Text provided.
-*-
A woman uses a calculator as prostitutes wait for customers.

A group of vigilantes in Russia's east Siberian republic of Buryatia has launched a campaign to punish prostitutes for “bringing shame to their people,” posting a video to YouTube that shows young women suspected of offering sex for money being tormented.

The video, purportedly published by a youth movement that advocates the “development and renewal of Buryat culture,” opens with blaring rap music and the declaration: “We, the youth of Buryatia, are outraged over the decline of moral values and total destruction of Buryatia's culture.”

“The vastness of the Internet is boiling over with whores from Buryatia. We will visit each one,” the narrator of the video says before he is shown picking out an alleged prostitute named Lina in the capital city Ulan-Ude.

The video shows the narrator contact the young woman, inquire about her hourly rate and then set up a meeting. Once at her home, the young woman is shown being shoved to the floor before having a bucket of green paint poured over her head, as the narrator asks: “Aren't you ashamed?”
-*-
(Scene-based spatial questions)
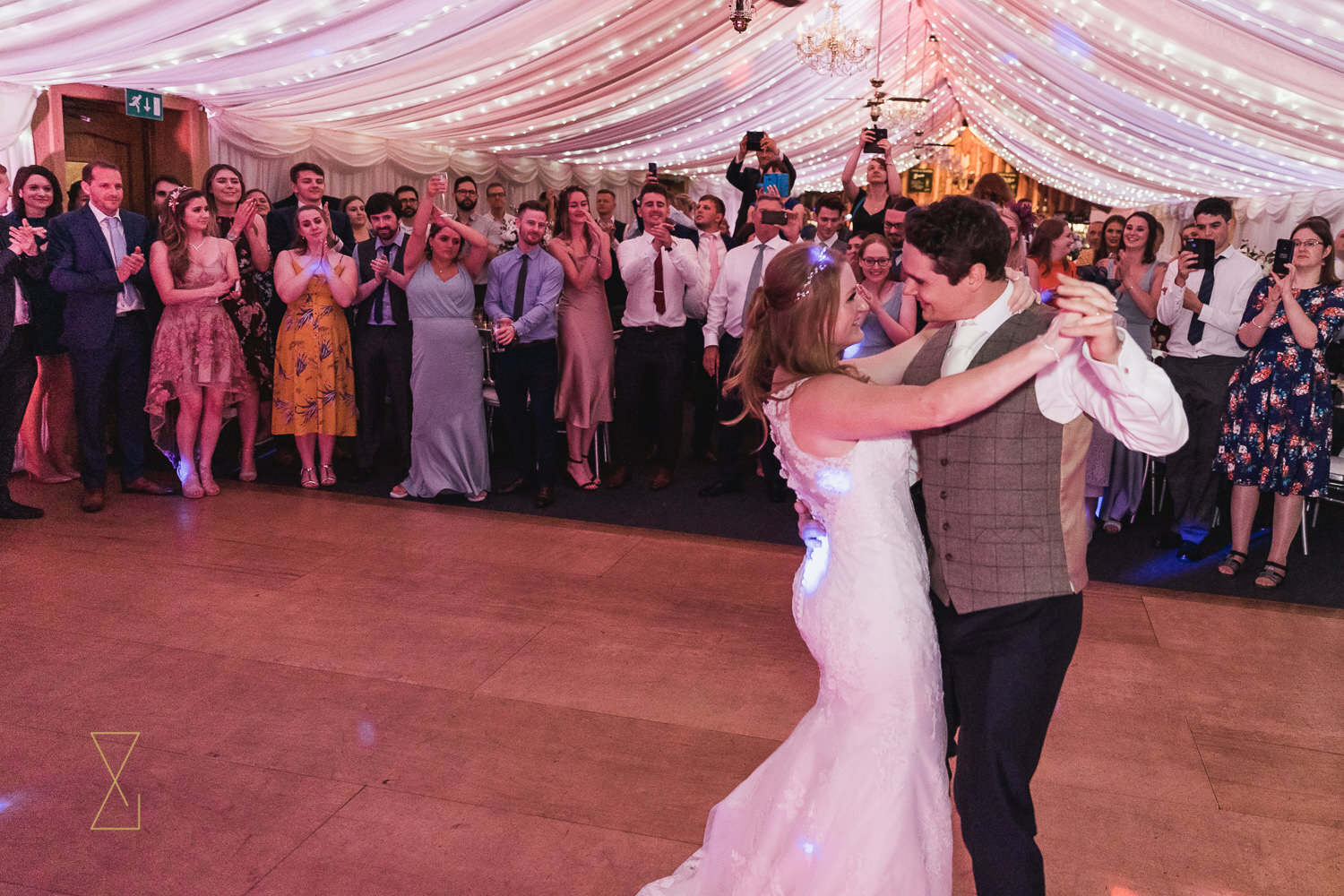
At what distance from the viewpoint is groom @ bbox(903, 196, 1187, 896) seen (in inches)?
70.4

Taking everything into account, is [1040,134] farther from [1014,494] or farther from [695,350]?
[1014,494]

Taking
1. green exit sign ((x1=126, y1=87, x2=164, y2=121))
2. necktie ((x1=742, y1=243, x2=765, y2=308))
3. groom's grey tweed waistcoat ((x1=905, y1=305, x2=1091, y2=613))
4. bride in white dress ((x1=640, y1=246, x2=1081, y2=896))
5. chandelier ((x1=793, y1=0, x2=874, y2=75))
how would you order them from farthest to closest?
chandelier ((x1=793, y1=0, x2=874, y2=75)) → green exit sign ((x1=126, y1=87, x2=164, y2=121)) → necktie ((x1=742, y1=243, x2=765, y2=308)) → bride in white dress ((x1=640, y1=246, x2=1081, y2=896)) → groom's grey tweed waistcoat ((x1=905, y1=305, x2=1091, y2=613))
-*-
Written exercise 1.
Rewrite the passage of the news report on the Buryatia vigilantes, starting with "The video, purportedly" and going on through "capital city Ulan-Ude.", with "video" replaced by "clip".
Written exercise 2.
Indicate whether each of the following statements agrees with the news report on the Buryatia vigilantes, giving yes or no along with the deciding words of the report, quoted exactly: (a) The video begins with loud rap music. (b) The woman singled out in the video was found in Ulan-Ude. (c) Red paint was poured over the young woman's head.
Written exercise 3.
Continue the news report on the vigilante campaign in Buryatia, beginning after its final sentence.

Task response 1.
The clip, purportedly published by a youth movement that advocates the “development and renewal of Buryat culture,” opens with blaring rap music and the declaration: “We, the youth of Buryatia, are outraged over the decline of moral values and total destruction of Buryatia's culture.”

“The vastness of the Internet is boiling over with whores from Buryatia. We will visit each one,” the narrator of the clip says before he is shown picking out an alleged prostitute named Lina in the capital city Ulan-Ude.

Task response 2.
(a) Yes: "opens with blaring rap music"
(b) Yes: "picking out an alleged prostitute named Lina in the capital city Ulan-Ude"
(c) No: "a bucket of green paint poured over her head"

Task response 3.
He then threatens “to make it worse than just paint” if she's caught selling her body again. “For now this is just a warning. Soon we will begin to act,” the group says at the end of the video.

Regional online news site Baikal Daily reported on Thursday that the video had been sent to their editors, though it was unclear whether the woman shown being “punished” was really a prostitute.

Another vigilante group, Occupy Pedophilia, had earlier gained notoriety for similar stunts using the same tactics: hunting down alleged pedophiles and homosexuals on social media websites and tricking them into a meeting, where they would then be attacked on camera.

The founder of that group, Maxim Martsinkevich, was convicted in August of inciting hatred and sentenced to five years in prison.